_EXERCISE REQUIREMENTS_
List every line of the listing below that contains the string "attached", treating uppercase and lowercase letters as different.

_SUPPLIED MATERIAL_
::::::::

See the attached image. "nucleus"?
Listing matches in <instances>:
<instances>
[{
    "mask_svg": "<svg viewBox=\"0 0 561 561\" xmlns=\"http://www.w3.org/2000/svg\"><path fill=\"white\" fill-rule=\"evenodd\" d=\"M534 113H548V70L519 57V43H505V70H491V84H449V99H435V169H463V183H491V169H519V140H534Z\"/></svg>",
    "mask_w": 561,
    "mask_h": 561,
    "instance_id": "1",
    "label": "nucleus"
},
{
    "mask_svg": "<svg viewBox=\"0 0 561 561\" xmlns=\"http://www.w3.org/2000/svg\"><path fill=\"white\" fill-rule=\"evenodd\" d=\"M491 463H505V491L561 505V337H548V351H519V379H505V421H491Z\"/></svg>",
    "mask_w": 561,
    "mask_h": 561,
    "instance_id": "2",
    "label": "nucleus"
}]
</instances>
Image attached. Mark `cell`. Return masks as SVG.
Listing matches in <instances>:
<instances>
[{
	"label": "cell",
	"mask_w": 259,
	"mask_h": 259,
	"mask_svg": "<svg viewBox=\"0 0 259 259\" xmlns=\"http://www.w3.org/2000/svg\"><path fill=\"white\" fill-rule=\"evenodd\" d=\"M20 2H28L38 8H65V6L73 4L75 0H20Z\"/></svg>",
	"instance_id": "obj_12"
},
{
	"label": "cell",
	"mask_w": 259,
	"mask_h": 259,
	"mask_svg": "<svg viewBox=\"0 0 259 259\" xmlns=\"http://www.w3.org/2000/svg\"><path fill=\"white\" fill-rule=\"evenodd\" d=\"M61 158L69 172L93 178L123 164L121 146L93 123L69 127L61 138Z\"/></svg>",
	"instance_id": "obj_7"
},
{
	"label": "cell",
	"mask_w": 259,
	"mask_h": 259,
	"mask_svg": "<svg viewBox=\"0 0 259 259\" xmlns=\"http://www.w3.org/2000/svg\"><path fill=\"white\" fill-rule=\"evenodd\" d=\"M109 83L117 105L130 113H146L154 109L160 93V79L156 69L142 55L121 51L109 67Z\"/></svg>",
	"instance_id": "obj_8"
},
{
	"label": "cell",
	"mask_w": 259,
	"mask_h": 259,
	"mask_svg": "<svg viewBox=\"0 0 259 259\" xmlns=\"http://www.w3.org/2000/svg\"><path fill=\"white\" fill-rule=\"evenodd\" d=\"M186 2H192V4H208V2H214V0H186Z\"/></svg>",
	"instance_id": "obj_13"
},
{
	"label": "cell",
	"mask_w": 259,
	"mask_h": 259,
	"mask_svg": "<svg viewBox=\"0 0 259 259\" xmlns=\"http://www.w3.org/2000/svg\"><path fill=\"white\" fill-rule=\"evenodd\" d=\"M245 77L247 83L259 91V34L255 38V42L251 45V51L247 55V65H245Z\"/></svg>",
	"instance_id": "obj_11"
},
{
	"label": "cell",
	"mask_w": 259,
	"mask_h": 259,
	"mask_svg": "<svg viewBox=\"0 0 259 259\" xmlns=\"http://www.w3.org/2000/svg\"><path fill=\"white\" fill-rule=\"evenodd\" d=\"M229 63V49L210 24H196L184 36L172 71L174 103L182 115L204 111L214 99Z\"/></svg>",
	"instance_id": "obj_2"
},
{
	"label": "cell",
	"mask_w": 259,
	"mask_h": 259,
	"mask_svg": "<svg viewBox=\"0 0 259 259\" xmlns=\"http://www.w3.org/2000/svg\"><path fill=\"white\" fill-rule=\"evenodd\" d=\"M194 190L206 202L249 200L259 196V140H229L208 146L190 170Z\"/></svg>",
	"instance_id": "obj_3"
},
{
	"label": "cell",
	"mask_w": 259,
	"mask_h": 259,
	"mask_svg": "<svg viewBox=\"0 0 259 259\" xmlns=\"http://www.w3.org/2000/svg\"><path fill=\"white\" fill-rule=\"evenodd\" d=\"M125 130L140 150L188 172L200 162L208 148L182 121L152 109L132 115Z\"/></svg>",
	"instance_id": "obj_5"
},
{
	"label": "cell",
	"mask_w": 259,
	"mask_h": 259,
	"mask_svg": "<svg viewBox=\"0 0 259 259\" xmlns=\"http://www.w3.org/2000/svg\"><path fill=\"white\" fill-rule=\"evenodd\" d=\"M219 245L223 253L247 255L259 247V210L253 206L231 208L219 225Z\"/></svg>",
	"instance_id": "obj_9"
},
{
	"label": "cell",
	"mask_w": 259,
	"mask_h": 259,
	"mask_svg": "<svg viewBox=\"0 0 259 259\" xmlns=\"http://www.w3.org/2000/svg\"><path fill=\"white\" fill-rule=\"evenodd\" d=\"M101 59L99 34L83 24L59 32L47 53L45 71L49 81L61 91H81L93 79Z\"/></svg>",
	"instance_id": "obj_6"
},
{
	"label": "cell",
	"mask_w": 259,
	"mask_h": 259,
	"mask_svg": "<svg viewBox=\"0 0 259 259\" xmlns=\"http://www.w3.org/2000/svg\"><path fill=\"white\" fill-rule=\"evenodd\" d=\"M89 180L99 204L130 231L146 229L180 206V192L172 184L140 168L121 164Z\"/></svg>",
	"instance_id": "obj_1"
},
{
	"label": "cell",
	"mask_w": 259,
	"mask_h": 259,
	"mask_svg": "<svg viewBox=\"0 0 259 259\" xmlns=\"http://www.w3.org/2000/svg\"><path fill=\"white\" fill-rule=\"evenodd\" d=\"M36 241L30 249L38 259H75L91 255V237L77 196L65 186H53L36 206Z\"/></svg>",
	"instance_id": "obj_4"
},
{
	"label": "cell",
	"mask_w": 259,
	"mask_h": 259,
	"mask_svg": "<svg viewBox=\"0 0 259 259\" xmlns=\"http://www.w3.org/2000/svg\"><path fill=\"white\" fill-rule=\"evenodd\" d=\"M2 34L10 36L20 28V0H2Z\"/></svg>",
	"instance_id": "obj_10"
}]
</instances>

::::::::

_PROBLEM SOLUTION_
See the attached image. "nucleus"?
Image attached. Mark `cell`. Return masks as SVG.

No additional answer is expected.